ORICON STYLE

2008年07月23日
心に残るラブソングを作り続けて

 7月17日に10回目のデビュー記念日を迎えたaiko。最新アルバム『秘密』(4/2発売)もそうだが、ここにきてaikoの作品の“せつなさ度”がどんどん高くなっている気がする・・・。彼女の想いの強さ、恋愛への向き合いかたなどに共感、共鳴するファンは多い。結果として10年間、特に同性から支持をされ、多くの人の耳にも心にも残るラブソングを届け続けている、その“生産力”に敬意を表したい。10年間常にシングルもアルバムもランキングの上位に作品を送り込み、ライブもいつも満杯、そんなアーティストは本当にひと握りだ。しかも女性シンガー・ソングライターとなると、aikoはまさに特別な存在だと思う。
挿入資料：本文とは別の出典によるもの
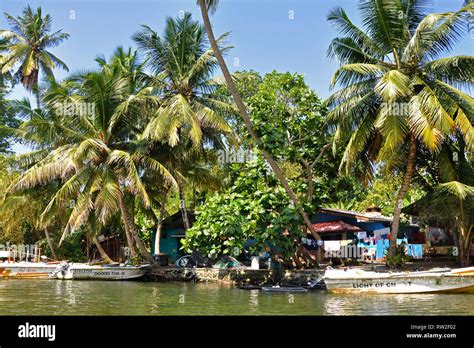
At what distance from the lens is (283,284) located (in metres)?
18.1

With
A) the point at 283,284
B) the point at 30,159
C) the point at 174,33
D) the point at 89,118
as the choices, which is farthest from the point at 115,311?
the point at 30,159

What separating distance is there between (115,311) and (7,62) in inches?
1030

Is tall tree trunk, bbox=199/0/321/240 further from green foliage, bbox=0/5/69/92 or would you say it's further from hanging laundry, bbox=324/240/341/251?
green foliage, bbox=0/5/69/92

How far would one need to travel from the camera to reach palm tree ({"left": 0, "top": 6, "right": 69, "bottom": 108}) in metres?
32.7

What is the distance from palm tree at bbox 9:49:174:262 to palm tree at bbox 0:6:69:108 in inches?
415

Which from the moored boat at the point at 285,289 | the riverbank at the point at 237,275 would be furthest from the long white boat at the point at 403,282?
the riverbank at the point at 237,275

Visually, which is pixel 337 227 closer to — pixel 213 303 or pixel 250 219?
pixel 250 219

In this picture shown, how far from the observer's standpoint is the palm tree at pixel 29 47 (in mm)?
32688

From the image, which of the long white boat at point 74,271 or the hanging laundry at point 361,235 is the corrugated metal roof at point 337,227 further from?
the long white boat at point 74,271

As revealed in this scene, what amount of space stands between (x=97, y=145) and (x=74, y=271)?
634 centimetres

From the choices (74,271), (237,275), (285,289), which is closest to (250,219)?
(237,275)

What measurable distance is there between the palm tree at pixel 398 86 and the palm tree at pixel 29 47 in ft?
73.7

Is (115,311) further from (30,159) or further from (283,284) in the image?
(30,159)

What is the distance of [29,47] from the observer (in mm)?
33031
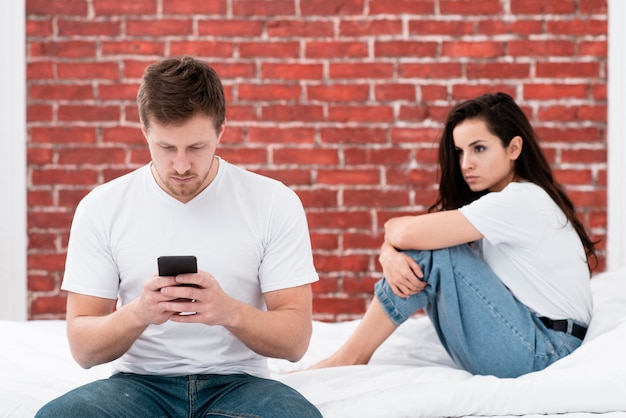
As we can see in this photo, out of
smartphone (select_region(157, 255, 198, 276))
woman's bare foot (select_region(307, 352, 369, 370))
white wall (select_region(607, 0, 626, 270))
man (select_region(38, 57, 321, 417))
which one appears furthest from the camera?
white wall (select_region(607, 0, 626, 270))

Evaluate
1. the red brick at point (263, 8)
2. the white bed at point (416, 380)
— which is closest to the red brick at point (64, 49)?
the red brick at point (263, 8)

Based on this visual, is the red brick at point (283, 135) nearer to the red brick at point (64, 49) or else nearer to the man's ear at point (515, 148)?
the red brick at point (64, 49)

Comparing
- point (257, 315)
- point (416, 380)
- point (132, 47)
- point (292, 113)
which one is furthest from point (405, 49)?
point (257, 315)

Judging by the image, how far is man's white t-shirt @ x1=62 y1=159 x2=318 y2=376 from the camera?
148cm

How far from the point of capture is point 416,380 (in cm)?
173

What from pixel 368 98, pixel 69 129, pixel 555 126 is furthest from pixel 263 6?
pixel 555 126

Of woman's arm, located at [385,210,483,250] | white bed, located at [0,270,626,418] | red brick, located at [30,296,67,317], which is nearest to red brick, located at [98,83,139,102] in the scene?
red brick, located at [30,296,67,317]

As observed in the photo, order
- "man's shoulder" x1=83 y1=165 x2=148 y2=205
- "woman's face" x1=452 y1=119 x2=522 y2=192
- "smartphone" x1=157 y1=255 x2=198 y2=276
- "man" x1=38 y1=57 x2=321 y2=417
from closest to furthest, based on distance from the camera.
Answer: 1. "smartphone" x1=157 y1=255 x2=198 y2=276
2. "man" x1=38 y1=57 x2=321 y2=417
3. "man's shoulder" x1=83 y1=165 x2=148 y2=205
4. "woman's face" x1=452 y1=119 x2=522 y2=192

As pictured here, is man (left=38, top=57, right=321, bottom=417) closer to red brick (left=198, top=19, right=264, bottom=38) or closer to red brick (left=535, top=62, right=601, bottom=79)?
red brick (left=198, top=19, right=264, bottom=38)

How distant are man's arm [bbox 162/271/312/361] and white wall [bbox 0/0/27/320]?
5.70ft

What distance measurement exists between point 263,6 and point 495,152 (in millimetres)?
1253

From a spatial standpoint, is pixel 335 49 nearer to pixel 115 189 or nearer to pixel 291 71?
pixel 291 71

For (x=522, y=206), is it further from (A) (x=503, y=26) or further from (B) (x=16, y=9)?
(B) (x=16, y=9)

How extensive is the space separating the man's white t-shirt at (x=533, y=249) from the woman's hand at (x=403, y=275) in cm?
18
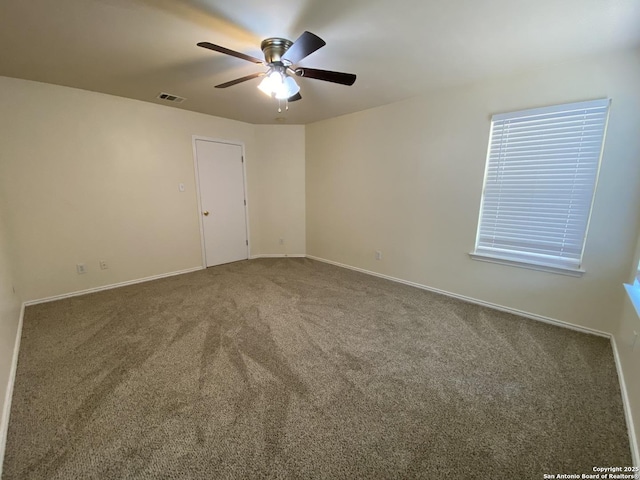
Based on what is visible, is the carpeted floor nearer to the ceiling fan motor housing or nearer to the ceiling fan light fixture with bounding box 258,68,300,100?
the ceiling fan light fixture with bounding box 258,68,300,100

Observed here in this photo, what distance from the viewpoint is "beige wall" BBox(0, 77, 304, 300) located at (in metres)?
2.79

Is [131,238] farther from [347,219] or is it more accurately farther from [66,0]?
[347,219]

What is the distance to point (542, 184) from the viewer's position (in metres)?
2.49

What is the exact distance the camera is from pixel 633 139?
206 cm

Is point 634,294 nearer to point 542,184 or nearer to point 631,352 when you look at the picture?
point 631,352

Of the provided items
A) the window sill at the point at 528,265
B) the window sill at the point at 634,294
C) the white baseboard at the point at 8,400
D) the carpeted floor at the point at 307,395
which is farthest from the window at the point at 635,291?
the white baseboard at the point at 8,400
 そんな“せつなさの伝道師”から24枚目のシングル、24作目のラブソング「KissHug」が届いた。イントロのピアノのフレーズからもうせつない。そして最初の<友達だなんて一度も思った事はなかった>というフレーズで早くもココロをわしづかみにされてしまう。年を重ねていっても一緒に歩んでいくあなたのことがせつない・・・そんな“二人”の世界を描いた詞と、ドラマチックに展開していく温もりのあるサウンドとが相まって、切なくも心地イイaikoワールドを作りだしている。曲中、何度も出てくる“You Love”という言葉は、繰り返すことで“ゆらゆら”と聴こえ、これがいいスパイスになっている。もちろん“ゆらゆら”でも雰囲気、世界観は変わらないところはさすがだ。“You Love”と問いかけ、最後は“I Love”と結んでいる。心の風景が映像になって浮かんでくる。
 「KissHug」・・・aiko初となる英語タイトルだが、本当に2人のシアワセな風景が浮かんでくるピッタリのタイトルだ。

聴くたびに深く心にしみこんでいく

 また、この「KissHug」は、現在大ヒット公開中の話題の映画『花より男子ファイナル』の挿入歌にもなっており、主人公・牧野つくし(井上真央)が、道明寺司(松本潤)への気持ちに想い悩む、映画を観ている女性も男性も一番感情移入できるシーンで、この曲が流れてくる。つくしの背中をソッと、やさしく押してあげているような・・・aikoのまっすぐな想いと、つくしの想いとが重なる瞬間だ。このシーンで涙を流す女性が多いという。曲が映像をよりドラマチックにし、映像が曲によりせつなさをプラスさせている。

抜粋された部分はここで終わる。